Nationwide demonstrations to save net neutrality, FCC set to vote on plan to eliminate it

Thousands of people are demonstrating across the country today in front of Verizon stores. On December 14 the Federal Communications Commission will vote on a proposed plan to eliminate net neutrality. (KOMO News) 

SHORELINE, Wash. -- Thousands of people demonstrated across the country Thursday in front of Verizon stores to save net neutrality. On December 14, the Federal Communications Commission will vote on a proposed plan to eliminate net neutrality.

Armed with signs, demonstrators in Shoreline say they are fighting for what is right.

“I’m here to defend our internet and our access to open information,” Tyler Siceloff said.

“This access to the internet, access to social media that all of us have come to expect.

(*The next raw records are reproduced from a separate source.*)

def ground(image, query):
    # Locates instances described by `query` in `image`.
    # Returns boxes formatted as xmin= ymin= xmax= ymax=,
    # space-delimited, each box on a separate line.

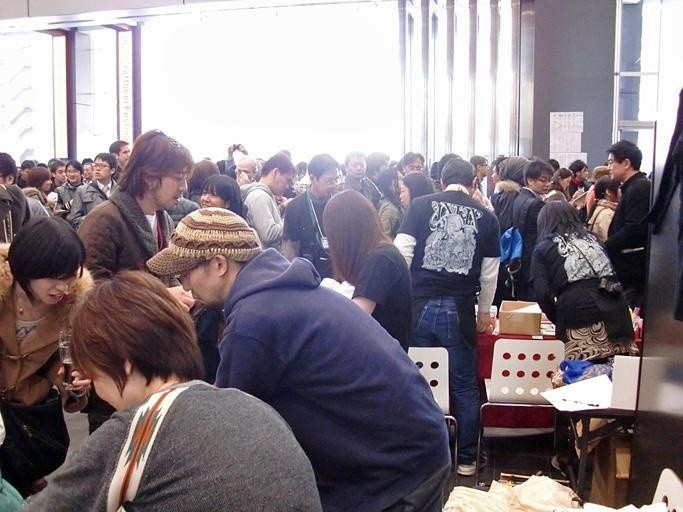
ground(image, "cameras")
xmin=598 ymin=277 xmax=624 ymax=298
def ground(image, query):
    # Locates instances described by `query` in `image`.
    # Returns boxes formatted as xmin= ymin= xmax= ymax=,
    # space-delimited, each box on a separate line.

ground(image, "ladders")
xmin=611 ymin=0 xmax=663 ymax=175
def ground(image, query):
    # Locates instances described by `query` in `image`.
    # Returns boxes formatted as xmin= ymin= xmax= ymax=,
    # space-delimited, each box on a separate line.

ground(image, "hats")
xmin=147 ymin=206 xmax=264 ymax=275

I believe we all have a right to have equal access,” Janet Way said.

Coast to coast, thousands of people on Thursday say they are fighting to save net neutrality.

“This internet belongs to the people and it does not belong to few internet providers such as Google or Verizon or others or the cable companies who basically want to set up gatekeepers on the internet and charge us a lot of money,” said demonstrator Terri Suess.

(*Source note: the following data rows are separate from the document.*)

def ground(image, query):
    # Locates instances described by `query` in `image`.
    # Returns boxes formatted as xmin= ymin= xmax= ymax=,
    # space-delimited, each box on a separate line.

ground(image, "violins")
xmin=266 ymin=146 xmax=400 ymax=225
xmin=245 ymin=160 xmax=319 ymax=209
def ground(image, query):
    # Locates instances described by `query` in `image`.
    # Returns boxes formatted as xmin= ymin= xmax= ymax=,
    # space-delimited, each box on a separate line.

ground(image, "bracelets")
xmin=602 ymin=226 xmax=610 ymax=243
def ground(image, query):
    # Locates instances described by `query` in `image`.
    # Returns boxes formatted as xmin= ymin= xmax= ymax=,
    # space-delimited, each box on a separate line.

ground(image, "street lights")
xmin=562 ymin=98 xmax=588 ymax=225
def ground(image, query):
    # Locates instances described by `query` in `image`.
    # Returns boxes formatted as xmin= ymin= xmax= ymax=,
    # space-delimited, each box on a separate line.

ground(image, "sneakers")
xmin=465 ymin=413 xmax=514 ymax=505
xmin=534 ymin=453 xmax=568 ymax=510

Protesters are demonstrating in front of Verizon stores because the current FCC chairman used to work for the company as legal counsel.

The FCC is set to vote next week to repeal rules that require internet service providers to treat all websites equally.

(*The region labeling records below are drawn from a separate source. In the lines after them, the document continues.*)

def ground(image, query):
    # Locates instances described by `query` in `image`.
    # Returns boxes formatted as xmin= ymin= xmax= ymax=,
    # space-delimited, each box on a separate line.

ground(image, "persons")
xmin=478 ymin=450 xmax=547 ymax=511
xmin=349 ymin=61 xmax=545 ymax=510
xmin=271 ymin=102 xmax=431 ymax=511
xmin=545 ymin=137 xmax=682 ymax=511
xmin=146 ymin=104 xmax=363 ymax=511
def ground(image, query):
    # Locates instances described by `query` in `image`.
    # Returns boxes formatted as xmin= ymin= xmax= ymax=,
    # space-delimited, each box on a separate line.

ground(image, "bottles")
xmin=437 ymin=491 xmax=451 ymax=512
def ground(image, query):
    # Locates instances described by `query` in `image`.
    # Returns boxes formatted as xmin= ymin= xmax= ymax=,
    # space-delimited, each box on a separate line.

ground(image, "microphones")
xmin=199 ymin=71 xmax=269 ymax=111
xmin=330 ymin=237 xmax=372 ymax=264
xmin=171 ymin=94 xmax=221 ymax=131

Hanson Hosein, director of the Communication Leadership program at the University of Washington, explained the big picture.

“The previous administration has said that broadband should be considered a utility. It’s that essential and we are going to regulate it as such. This administration is saying now we got to deregulate it so that people who actually control the infrastructure have more incentive to provide more products,” Hosein said.

“The concept of the internet is supposed to be this globally, democratically accessible information resource. The concern is it goes away if these monopolistic providers such as Comcast have the opportunity to charge and treat traffic differently,” Hosein said. “There's a fear that if net neutrality goes away, companies will abuse their position.”

On Wednesday, Gov. Jay Inslee sent a letter to the Federal Communications Commission urging them to reject the proposal to repeal net neutrality.

Inslee also shared a video clip on Twitter:

“We have freedom of speech in this nation. And we ought to have a principal of equal and unfettered access to the internet,” Inslee said.

Below is the statement from Michael Schutzler, CEO of the Washington Technology Industry Association (WTIA):

“I commend those who are protesting across the country today. This isn’t just a consumer issue. Startups, VC investors, and large companies are also very concerned. ISPs will be able to pick the winners and losers among companies using the internet. There is a mountain of evidence that the current rules do not stifle innovation—any such claims are absurd. If the FCC proceeds as expected, the new rules will disrupt the balance of power that makes the internet an economic engine for our country.”